IV. — L’INFLUENCE DU JANSÉNISME.

Il y en a seulement deux ou trois, et des plus grands, qui n’ont pas plus subi l’influence du jansénisme que celle du cartésianisme ; qui ne sont pas pour cela demeurés en dehors du mouvement des esprits ; qui représentent seulement une autre direction ou un autre courant d’idées, — dont nous avons dit que nous essaierons prochainement de préciser le sens et la portée, — Molière et La Fontaine, l’auteur des Fables et des Contes, celui de l’Ecole des femmes et de Tartufe. Mais cette exception faite, et de quelque côté que je tourne la vue, je ne vois plus que jansénistes, c’est-à-dire que poètes, qu’écrivains de toute sorte, que gens du monde et que femmes, dont les croyances et les opinions sont aussi voisines de celles de Pascal que distantes, au contraire, de celles de Descartes.

C’est en vain qu’on les persécute, — ou c’est peut-être parce qu’on les persécute, — mais les jansénistes remplissent la cour, la magistrature et la ville, Paris et les provinces. Les ministres en sont : Pomponne, Pontchartrain, Beauvilliers, Torcy.
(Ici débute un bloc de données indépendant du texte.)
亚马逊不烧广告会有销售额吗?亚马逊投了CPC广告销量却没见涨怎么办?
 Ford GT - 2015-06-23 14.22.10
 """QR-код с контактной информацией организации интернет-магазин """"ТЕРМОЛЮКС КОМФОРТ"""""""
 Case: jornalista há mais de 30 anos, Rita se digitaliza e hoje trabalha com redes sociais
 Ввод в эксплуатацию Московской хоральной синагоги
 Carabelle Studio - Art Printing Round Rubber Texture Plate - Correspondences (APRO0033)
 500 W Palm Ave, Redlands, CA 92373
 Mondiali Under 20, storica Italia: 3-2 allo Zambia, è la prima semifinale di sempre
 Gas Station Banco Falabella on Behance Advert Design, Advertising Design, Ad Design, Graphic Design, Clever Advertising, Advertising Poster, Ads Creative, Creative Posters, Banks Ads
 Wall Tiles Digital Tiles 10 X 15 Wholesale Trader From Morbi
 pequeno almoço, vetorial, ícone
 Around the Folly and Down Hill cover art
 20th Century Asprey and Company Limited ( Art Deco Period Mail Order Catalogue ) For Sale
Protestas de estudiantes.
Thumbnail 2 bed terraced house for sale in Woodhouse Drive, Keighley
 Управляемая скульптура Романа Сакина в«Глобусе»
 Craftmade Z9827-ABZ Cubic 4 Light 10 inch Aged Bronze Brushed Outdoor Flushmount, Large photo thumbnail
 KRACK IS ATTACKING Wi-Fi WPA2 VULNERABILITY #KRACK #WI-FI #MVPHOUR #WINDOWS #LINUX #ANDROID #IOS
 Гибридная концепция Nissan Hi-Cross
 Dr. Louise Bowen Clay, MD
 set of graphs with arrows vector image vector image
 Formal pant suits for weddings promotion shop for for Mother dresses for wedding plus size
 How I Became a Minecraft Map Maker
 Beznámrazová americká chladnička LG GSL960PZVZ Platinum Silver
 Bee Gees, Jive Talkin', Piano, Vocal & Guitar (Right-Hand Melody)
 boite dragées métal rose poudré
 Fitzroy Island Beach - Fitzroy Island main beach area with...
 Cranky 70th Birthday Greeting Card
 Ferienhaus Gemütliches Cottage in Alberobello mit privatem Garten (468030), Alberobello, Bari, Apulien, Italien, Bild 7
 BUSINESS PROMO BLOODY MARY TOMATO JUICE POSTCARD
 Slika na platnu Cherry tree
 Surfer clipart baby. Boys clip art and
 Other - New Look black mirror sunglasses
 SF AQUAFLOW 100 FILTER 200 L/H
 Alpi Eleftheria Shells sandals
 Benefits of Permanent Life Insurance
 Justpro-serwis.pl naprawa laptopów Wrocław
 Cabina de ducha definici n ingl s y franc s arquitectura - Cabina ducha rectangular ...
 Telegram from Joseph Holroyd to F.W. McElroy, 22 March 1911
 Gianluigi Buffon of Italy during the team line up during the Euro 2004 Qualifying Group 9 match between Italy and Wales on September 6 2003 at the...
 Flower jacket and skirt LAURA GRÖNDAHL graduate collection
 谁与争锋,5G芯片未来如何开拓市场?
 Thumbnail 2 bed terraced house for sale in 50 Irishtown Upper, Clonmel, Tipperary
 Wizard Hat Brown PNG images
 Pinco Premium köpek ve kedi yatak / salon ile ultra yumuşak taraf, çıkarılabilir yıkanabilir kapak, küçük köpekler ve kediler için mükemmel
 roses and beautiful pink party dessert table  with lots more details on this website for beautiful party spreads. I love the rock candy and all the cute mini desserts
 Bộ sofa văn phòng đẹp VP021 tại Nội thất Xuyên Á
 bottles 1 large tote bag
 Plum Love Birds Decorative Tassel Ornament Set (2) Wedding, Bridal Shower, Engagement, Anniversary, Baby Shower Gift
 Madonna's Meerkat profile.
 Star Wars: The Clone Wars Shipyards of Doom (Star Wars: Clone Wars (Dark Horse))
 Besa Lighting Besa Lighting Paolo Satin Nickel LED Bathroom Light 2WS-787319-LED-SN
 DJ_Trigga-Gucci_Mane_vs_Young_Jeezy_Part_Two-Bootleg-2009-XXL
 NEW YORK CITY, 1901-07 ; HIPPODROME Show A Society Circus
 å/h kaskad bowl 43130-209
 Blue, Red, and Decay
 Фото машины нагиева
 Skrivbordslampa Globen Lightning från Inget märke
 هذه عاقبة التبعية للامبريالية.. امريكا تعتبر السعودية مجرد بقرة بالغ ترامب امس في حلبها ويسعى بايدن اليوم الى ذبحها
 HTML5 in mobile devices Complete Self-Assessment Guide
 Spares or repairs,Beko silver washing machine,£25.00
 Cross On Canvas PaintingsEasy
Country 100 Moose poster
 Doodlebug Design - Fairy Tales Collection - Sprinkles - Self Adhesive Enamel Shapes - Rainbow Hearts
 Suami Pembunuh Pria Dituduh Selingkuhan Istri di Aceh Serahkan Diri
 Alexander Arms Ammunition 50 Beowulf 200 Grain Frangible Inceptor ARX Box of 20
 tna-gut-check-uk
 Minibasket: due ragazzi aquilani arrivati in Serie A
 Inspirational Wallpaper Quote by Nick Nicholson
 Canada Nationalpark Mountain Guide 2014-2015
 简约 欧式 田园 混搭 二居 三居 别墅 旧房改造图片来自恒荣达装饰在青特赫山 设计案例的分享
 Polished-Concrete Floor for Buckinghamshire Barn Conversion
De grandes dames : Mme de Guémenée, Mme de Longueville, Mme de Liancourt, Mme de Sablé se sont honorées et s’honorent d’être appelées par les mauvais plaisans « les mères de l’église. » Les Messieurs de Port-Royal font l’éducation du jeune duc de Luynes. Ils recueillent les débris de la marine et de l’armée, Pontis, le corsaire dont ils ont écrit les Mémoires, et Tréville, l’ancien capitaine des mousquetaires du roi. Bien avant Arnauld et avant Nicole, le meilleur ami de Pascal, son confident le plus particulier, c’est le duc de Roannez, dont les faiseurs de roman ont même voulu qu’il ait aimé la sœur, depuis duchesse de la Feuillade. Jusque dans le clergé, séculier, régulier, à l’archevêché de Paris, dans les séminaires, dans les couvens, chez les carmélites de la me Saint-Jacques, et dans les congrégations, chez les Bénédictins de Saint-Maur ou chez les pères de l’Oratoire, si la soumission aux décrets du saint-siège arrête sur les lèvres l’expression du jansénisme, il est au fond des cœurs.